If we can shift then look up the XOR for one bit, why not more? As long as we shift by the appropriate amount, the XOR result only relies on the incoming data and the state of the register. Even better, there is no feedback in to the lowest byte of the register, so early bits in an incoming byte don’t affect the value of later bits.
Working with Bytes
Taking a byte of input data, we first XOR it with the lowest byte of the register to get next_byte, then we shift the register to the right by a byte and append next_byte. This takes care of the shift.
To finish off we need to apply the eight XOR masks based on the content of next_byte. As the register is shifted for each bit, the masks are XOR’d together with each successive mask shifted by one bit, this is shown in the diagram below.
The final mask is produced by XORing the mask for each bit of next_byte.
The derived mask is specific to the next_byte value of 01101101, so we are able to store it in a table and retrieve it for future use. If we do this for all 256 values of next_byte we can build a full look up table, and use it to calculate the CRC.
The following code implements the CRC using a LUT:
u32 crcgen_lut(u32 crc_init, char *payload, int len)
{
u32 state = crc_init;
int i;
u8 key;
for (i = 0; i < len; ++i) {
key = payload[i] ^ (state & 0xff);
state = (state >> 8) ^ crc_lut[key];
}
return state;
}
The LUT itself consists of 256 32bit values, so is too large to reproduce here, but it can be found on Github.

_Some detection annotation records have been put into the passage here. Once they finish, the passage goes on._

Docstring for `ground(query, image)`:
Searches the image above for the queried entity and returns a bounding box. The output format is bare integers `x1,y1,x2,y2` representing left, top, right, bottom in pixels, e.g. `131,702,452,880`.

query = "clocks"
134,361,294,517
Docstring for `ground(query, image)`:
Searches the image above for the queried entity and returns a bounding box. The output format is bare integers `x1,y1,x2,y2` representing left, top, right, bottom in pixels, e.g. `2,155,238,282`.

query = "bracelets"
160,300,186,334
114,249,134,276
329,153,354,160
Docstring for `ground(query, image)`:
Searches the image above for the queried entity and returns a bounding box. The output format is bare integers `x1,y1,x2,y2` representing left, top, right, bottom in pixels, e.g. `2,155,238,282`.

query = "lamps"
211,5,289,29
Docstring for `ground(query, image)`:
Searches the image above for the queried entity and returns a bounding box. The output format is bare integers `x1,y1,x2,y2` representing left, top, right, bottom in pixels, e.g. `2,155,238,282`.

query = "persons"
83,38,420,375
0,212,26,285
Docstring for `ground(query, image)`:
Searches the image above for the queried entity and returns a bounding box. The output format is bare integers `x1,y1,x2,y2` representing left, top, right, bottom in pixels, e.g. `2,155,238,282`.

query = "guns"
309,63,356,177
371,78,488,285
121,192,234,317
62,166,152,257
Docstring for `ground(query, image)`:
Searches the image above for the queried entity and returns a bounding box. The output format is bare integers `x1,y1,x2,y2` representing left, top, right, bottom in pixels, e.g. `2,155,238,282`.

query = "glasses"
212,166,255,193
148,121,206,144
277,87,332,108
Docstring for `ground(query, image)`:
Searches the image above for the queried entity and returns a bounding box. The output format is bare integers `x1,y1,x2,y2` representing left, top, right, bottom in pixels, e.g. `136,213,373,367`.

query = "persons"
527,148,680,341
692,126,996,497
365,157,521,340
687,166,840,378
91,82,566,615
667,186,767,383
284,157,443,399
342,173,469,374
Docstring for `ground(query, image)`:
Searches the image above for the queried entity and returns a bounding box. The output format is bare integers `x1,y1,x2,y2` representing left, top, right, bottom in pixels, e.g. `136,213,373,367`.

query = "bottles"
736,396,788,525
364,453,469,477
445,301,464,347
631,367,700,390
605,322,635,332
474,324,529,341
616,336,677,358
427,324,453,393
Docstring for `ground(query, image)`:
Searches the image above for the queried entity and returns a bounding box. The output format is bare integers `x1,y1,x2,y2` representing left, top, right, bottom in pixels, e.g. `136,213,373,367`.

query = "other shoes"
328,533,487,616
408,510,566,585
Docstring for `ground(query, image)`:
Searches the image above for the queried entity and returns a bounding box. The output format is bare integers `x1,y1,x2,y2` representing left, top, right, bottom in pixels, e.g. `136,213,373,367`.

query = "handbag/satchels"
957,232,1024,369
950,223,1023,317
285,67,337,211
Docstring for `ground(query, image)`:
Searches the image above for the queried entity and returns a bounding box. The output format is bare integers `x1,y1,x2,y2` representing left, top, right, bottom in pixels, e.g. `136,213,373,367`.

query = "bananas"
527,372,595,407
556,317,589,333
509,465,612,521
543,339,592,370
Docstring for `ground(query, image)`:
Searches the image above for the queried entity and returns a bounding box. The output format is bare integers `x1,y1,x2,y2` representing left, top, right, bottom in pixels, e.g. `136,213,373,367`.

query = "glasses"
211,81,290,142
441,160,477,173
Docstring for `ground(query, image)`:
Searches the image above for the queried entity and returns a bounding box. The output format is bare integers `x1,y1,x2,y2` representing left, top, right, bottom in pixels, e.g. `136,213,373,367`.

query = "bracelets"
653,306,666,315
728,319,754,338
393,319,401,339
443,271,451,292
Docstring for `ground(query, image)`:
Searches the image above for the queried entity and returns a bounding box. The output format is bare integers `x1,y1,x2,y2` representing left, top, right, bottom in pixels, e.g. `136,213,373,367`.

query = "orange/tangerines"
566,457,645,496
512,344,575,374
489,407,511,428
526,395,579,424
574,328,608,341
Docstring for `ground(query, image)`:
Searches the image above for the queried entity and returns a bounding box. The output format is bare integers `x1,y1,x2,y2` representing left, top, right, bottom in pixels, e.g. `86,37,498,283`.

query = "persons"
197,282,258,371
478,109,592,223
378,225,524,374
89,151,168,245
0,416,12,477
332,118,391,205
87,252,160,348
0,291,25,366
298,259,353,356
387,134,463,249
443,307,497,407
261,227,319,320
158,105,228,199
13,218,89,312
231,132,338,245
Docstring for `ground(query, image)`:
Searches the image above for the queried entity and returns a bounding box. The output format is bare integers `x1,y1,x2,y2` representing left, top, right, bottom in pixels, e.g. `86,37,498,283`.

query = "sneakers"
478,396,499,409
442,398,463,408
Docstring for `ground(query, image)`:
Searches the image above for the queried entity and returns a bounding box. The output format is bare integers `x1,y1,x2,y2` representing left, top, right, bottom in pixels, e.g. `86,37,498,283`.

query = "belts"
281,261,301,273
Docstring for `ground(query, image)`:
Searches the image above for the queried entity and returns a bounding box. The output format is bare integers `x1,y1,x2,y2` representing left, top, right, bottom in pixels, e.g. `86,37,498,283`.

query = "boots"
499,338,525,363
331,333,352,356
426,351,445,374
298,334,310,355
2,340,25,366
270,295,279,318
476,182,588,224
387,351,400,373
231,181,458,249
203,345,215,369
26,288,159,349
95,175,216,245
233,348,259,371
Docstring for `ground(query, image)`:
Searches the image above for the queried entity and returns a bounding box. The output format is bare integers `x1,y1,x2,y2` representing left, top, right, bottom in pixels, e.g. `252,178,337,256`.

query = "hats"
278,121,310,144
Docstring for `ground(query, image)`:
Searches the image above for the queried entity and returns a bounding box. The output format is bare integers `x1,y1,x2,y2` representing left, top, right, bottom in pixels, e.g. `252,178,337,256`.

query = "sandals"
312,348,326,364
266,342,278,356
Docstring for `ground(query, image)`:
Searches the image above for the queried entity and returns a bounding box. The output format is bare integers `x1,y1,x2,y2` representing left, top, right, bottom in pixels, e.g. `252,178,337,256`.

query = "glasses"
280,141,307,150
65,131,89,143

While it is possible to write code to that builds the LUT from shifted masks for each value of next_byte, it was easier to use the known good implementation of the CRC algorithm given earlier to provide the final state of the register for all one byte payloads and then XOR it with the pre-mask state, as shown below.
The XOR mask for each key is calculated and then stored in the LUT. After looking at the code, Michael Ossmann pointed out that leaving the key byte blank while building the LUT would yield the same result and avoid a pointless shift operation in the final algorithm. It seems that no matter how nerdy you try to be, someone will out-geek you.